**SET TASK**
Which lines of the entries below contain the word "head", matching case exactly? Pull out each such line and copy it.

(Collection entries)
******
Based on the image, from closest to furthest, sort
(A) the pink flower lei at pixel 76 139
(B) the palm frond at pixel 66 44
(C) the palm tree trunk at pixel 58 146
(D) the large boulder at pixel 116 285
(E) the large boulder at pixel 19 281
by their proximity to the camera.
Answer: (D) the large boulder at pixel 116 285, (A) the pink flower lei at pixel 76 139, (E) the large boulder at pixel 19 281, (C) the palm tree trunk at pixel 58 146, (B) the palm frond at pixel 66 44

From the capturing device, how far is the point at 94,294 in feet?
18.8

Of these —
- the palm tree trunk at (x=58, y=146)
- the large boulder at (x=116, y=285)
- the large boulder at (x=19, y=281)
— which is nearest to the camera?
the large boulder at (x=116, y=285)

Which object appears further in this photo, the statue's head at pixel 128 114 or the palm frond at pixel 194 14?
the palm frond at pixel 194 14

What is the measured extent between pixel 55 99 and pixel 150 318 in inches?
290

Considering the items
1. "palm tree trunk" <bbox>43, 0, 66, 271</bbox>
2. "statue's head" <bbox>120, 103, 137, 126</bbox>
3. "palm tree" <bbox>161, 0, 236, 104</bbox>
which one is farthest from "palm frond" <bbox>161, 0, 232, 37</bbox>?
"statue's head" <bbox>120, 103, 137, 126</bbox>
******
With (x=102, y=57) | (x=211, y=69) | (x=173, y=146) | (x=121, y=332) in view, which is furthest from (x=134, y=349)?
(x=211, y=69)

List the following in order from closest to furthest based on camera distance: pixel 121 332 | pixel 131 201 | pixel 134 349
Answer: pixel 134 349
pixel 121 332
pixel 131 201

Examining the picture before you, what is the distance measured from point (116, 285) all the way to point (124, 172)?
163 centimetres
******
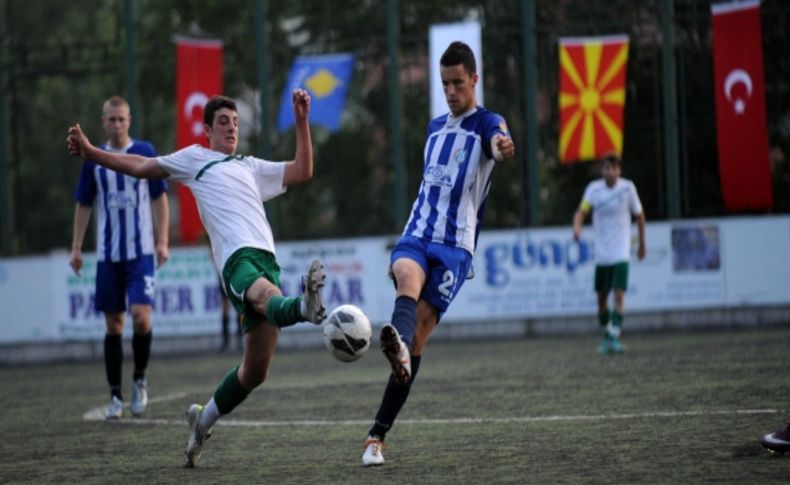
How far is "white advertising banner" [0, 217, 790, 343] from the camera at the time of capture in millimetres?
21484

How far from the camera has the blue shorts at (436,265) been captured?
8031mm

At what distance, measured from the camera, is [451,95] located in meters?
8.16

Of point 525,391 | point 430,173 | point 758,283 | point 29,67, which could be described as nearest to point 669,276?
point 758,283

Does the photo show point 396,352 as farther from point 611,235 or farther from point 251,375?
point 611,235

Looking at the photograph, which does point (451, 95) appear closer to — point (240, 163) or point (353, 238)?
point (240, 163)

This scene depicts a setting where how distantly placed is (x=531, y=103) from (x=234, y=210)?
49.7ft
******
**THE RESULT**
Which object appears further in this photo, the statue's head at pixel 128 114 or the palm frond at pixel 194 14?
2. "statue's head" <bbox>120, 103, 137, 126</bbox>
"statue's head" <bbox>120, 103, 137, 126</bbox>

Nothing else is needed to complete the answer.